2023-09-26 04:46:51

by Zach O'Keefe

[permalink] [raw]
Subject: [PATCH v4] mm/thp: fix "mm: thp: kill __transhuge_page_enabled()"

The 6.0 commits:

commit 9fec51689ff6 ("mm: thp: kill transparent_hugepage_active()")
commit 7da4e2cb8b1f ("mm: thp: kill __transhuge_page_enabled()")

merged "can we have THPs in this VMA?" logic that was previously done
separately by fault-path, khugepaged, and smaps "THPeligible" checks.

During the process, the semantics of the fault path check changed in two
ways:

1) A VM_NO_KHUGEPAGED check was introduced (also added to smaps path).
2) We no longer checked if non-anonymous memory had a vm_ops->huge_fault
handler that could satisfy the fault. Previously, this check had been
done in create_huge_pud() and create_huge_pmd() routines, but after
the changes, we never reach those routines.

During the review of the above commits, it was determined that in-tree
users weren't affected by the change; most notably, since the only relevant
user (in terms of THP) of VM_MIXEDMAP or ->huge_fault is DAX, which is
explicitly approved early in approval logic. However, this was a bad
assumption to make as it assumes the only reason to support ->huge_fault
was for DAX (which is not true in general).

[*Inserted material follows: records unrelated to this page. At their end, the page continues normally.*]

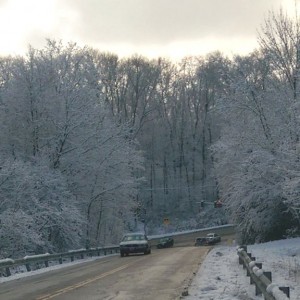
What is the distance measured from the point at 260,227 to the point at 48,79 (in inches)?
719

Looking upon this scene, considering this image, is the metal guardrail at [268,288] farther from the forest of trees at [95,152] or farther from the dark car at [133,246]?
the dark car at [133,246]

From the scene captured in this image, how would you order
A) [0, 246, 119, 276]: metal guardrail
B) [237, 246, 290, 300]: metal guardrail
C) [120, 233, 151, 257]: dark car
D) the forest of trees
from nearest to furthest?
[237, 246, 290, 300]: metal guardrail < [0, 246, 119, 276]: metal guardrail < the forest of trees < [120, 233, 151, 257]: dark car

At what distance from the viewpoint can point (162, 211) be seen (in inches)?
3349

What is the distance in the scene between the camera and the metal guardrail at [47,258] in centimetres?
2189

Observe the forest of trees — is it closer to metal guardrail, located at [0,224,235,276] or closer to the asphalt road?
metal guardrail, located at [0,224,235,276]

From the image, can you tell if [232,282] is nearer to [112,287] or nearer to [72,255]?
[112,287]

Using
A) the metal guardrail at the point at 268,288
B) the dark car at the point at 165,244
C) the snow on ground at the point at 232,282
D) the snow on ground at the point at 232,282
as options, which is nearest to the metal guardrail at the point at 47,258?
the snow on ground at the point at 232,282

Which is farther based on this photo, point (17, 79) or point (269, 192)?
point (17, 79)

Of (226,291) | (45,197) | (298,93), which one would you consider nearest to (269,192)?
(298,93)

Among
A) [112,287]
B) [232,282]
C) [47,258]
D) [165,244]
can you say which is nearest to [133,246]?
[47,258]

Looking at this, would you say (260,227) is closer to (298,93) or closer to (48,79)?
(298,93)

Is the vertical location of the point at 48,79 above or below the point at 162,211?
above

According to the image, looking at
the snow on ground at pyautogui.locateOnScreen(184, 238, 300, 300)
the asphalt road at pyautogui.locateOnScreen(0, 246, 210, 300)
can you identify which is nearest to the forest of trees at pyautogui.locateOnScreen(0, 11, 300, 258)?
the snow on ground at pyautogui.locateOnScreen(184, 238, 300, 300)

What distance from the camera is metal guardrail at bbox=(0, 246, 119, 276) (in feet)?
71.8
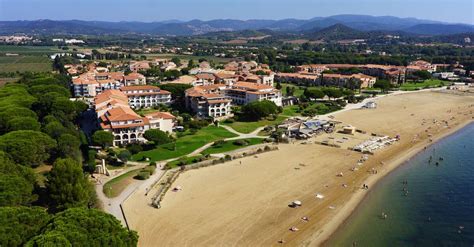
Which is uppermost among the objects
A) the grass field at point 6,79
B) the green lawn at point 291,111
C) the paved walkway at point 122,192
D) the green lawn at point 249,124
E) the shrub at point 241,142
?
the grass field at point 6,79

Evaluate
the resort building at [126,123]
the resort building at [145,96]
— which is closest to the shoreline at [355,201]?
the resort building at [126,123]

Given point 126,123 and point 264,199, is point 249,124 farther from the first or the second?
point 264,199

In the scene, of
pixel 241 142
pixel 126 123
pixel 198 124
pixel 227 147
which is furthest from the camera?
pixel 198 124

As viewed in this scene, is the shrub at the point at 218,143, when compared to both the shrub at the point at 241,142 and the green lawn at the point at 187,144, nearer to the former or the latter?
the green lawn at the point at 187,144

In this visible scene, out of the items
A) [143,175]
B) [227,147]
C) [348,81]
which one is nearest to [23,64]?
[348,81]

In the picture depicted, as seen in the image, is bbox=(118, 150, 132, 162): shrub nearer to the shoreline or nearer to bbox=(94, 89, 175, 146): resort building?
bbox=(94, 89, 175, 146): resort building
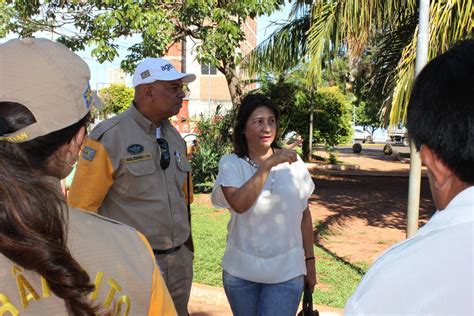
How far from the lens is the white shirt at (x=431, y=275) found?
2.79 feet

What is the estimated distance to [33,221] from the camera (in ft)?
3.09

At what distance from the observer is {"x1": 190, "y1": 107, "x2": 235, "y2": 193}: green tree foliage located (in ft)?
36.9

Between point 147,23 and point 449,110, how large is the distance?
718cm

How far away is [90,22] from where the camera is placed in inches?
345

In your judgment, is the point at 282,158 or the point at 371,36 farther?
the point at 371,36

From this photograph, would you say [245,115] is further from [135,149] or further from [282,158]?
[135,149]

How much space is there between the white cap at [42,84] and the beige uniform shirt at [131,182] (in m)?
1.55

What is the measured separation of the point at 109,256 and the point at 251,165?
1803mm

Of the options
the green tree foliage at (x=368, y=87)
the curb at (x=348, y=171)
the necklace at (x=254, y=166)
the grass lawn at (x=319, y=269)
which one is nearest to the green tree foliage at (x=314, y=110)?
the green tree foliage at (x=368, y=87)

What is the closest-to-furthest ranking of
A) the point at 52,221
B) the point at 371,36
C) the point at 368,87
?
the point at 52,221 → the point at 371,36 → the point at 368,87

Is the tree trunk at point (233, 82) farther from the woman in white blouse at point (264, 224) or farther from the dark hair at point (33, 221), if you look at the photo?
the dark hair at point (33, 221)

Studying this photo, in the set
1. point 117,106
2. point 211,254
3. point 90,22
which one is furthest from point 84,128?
point 117,106

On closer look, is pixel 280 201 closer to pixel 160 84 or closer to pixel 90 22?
pixel 160 84

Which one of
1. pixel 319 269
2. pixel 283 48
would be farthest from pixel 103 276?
pixel 283 48
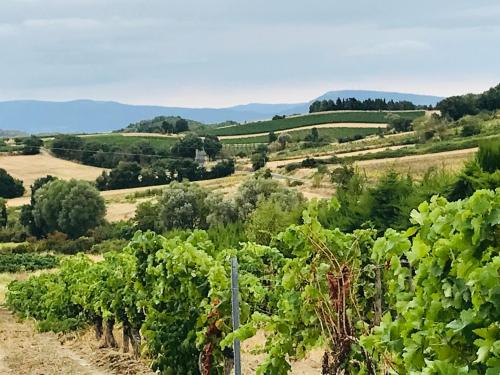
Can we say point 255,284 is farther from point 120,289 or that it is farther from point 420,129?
point 420,129

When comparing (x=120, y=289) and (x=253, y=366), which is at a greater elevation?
(x=120, y=289)

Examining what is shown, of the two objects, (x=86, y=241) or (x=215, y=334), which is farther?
(x=86, y=241)

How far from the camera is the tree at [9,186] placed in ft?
262

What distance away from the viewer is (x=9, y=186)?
3147 inches

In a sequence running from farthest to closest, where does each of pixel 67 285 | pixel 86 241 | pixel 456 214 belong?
1. pixel 86 241
2. pixel 67 285
3. pixel 456 214

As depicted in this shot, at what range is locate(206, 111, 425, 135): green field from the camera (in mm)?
109250

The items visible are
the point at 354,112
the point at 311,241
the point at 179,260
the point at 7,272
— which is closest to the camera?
the point at 311,241

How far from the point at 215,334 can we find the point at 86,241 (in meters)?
50.4

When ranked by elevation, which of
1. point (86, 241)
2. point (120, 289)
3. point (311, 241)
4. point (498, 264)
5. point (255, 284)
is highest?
point (498, 264)

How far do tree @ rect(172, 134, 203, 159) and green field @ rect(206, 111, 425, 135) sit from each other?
24.6 metres

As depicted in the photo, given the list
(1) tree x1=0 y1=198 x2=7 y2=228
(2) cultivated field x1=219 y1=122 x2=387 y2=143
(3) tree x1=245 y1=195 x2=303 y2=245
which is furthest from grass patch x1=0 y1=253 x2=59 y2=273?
(2) cultivated field x1=219 y1=122 x2=387 y2=143

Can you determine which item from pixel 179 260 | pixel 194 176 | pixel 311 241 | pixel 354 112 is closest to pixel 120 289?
pixel 179 260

Remove the VM_NO_KHUGEPAGED check when not in collapse path and give
any ->huge_fault handler a chance to handle the fault. Note that we
don't validate the file mode or mapping alignment, which is consistent
with the behavior before the aforementioned commits.

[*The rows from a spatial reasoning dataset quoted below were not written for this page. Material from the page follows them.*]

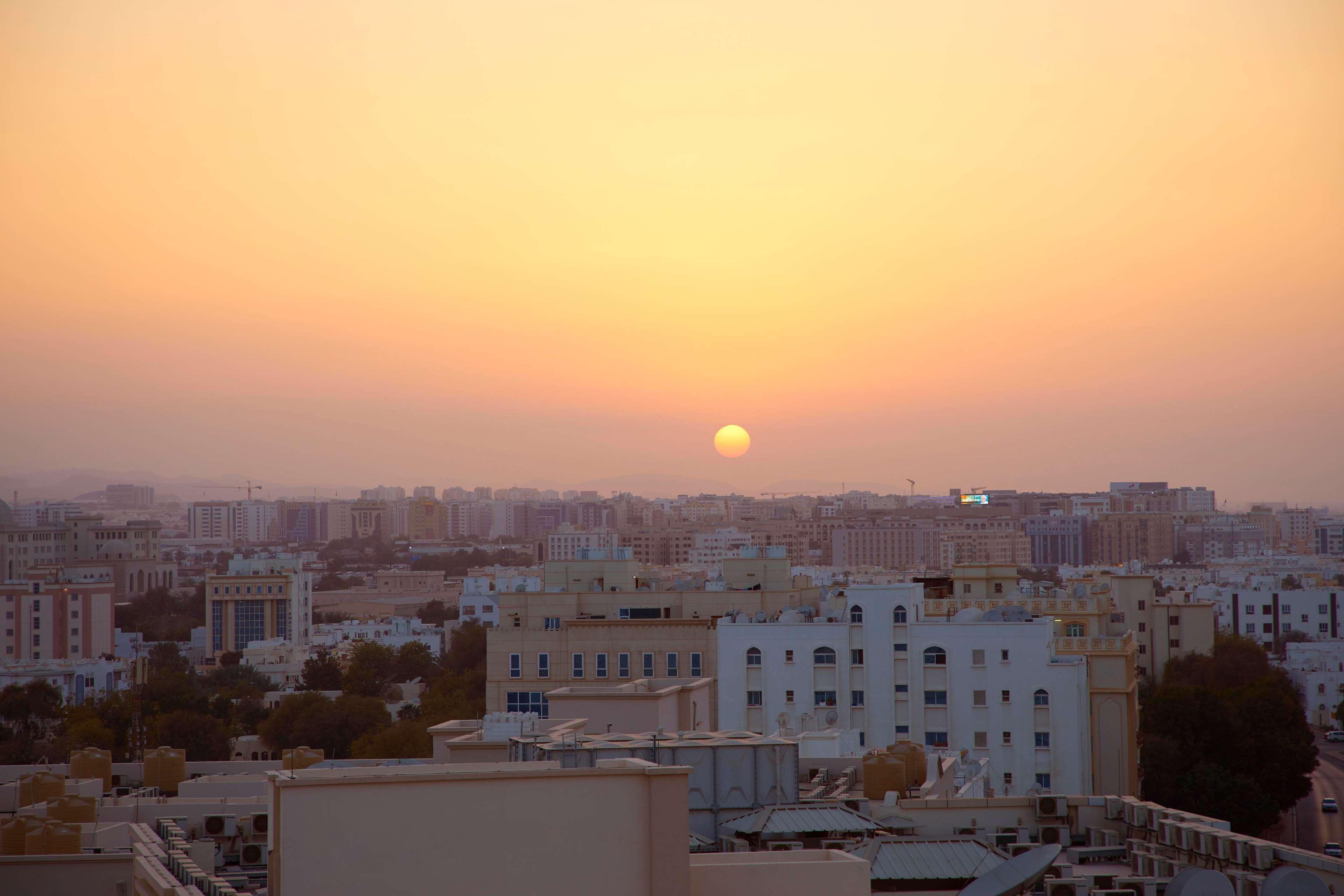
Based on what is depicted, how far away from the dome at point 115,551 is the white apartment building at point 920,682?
149 meters

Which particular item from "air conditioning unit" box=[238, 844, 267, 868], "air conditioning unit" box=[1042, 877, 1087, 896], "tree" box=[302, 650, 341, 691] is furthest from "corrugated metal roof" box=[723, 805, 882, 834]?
"tree" box=[302, 650, 341, 691]

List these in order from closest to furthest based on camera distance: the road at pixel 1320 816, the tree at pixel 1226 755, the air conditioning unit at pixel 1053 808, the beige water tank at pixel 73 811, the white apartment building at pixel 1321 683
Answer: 1. the air conditioning unit at pixel 1053 808
2. the beige water tank at pixel 73 811
3. the tree at pixel 1226 755
4. the road at pixel 1320 816
5. the white apartment building at pixel 1321 683

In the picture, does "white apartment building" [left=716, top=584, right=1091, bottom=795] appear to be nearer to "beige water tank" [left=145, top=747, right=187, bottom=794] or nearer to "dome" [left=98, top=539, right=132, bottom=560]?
"beige water tank" [left=145, top=747, right=187, bottom=794]

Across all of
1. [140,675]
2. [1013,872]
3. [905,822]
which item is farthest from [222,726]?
[1013,872]

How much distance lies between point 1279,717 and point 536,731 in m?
31.9

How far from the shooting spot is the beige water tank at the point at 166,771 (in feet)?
73.6

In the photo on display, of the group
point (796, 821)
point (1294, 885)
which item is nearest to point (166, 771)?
point (796, 821)

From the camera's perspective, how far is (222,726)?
57.4 metres

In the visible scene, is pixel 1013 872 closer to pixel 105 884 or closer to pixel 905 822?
pixel 905 822

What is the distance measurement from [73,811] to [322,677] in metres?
58.7

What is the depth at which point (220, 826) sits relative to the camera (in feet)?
54.3

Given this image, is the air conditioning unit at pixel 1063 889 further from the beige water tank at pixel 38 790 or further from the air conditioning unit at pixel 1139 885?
the beige water tank at pixel 38 790

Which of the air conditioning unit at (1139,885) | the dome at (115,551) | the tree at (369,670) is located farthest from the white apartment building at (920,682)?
the dome at (115,551)

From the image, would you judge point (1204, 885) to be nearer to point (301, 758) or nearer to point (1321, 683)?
point (301, 758)
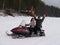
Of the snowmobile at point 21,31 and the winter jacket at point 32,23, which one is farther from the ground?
the winter jacket at point 32,23

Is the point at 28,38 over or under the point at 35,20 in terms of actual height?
under

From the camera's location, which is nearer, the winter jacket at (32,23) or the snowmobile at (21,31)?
the snowmobile at (21,31)

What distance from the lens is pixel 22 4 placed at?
70.5 meters

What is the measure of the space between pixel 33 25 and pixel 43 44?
2.54 m

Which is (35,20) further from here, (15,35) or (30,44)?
(30,44)

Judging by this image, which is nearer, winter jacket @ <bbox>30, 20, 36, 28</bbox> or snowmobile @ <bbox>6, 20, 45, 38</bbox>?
snowmobile @ <bbox>6, 20, 45, 38</bbox>

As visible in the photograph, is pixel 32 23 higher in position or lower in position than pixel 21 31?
higher

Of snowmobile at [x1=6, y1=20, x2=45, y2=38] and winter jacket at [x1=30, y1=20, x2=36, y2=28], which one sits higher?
winter jacket at [x1=30, y1=20, x2=36, y2=28]

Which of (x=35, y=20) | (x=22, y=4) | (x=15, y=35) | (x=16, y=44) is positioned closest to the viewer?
(x=16, y=44)

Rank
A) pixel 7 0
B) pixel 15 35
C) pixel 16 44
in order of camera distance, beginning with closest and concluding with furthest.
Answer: pixel 16 44, pixel 15 35, pixel 7 0

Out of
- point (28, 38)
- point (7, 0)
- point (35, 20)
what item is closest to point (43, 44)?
point (28, 38)

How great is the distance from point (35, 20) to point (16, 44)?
11.6 feet

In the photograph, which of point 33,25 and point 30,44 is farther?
point 33,25

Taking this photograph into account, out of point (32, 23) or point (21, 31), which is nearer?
point (21, 31)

Fixes: 7da4e2cb8b1f ("mm: thp: kill __transhuge_page_enabled()")
Reported-by: Saurabh Singh Sengar <[email protected]>
Signed-off-by: Zach O'Keefe <[email protected]>
Cc: Yang Shi <[email protected]>
Cc: Matthew Wilcox <[email protected]>
Cc: David Hildenbrand <[email protected]>
---
I've updated the changelog to reflect discussions in [1] -- leaving
ack to David / Matthew on whether to take the patch.

Changed from v3[1]:
- [akpm / David H. / M. Wilcox] Updated log to capture email discussion
Changed from v2[2]:
- Fixed false negative in smaps check when !dax && ->huge_fault
Changed from v1[3]:
- [Saurabhi] Allow ->huge_fault handler to handle fault, if it exists

[1] https://lore.kernel.org/linux-mm/[email protected]/
[2] https://lore.kernel.org/linux-mm/[email protected]/
[3] https://lore.kernel.org/linux-mm/CAAa6QmQw+F=o6htOn=6ADD6mwvMO=Ow_67f3ifBv3GpXx9Xg_g@mail.gmail.com/

---
mm/huge_memory.c | 20 +++++++++++++-------
1 file changed, 13 insertions(+), 7 deletions(-)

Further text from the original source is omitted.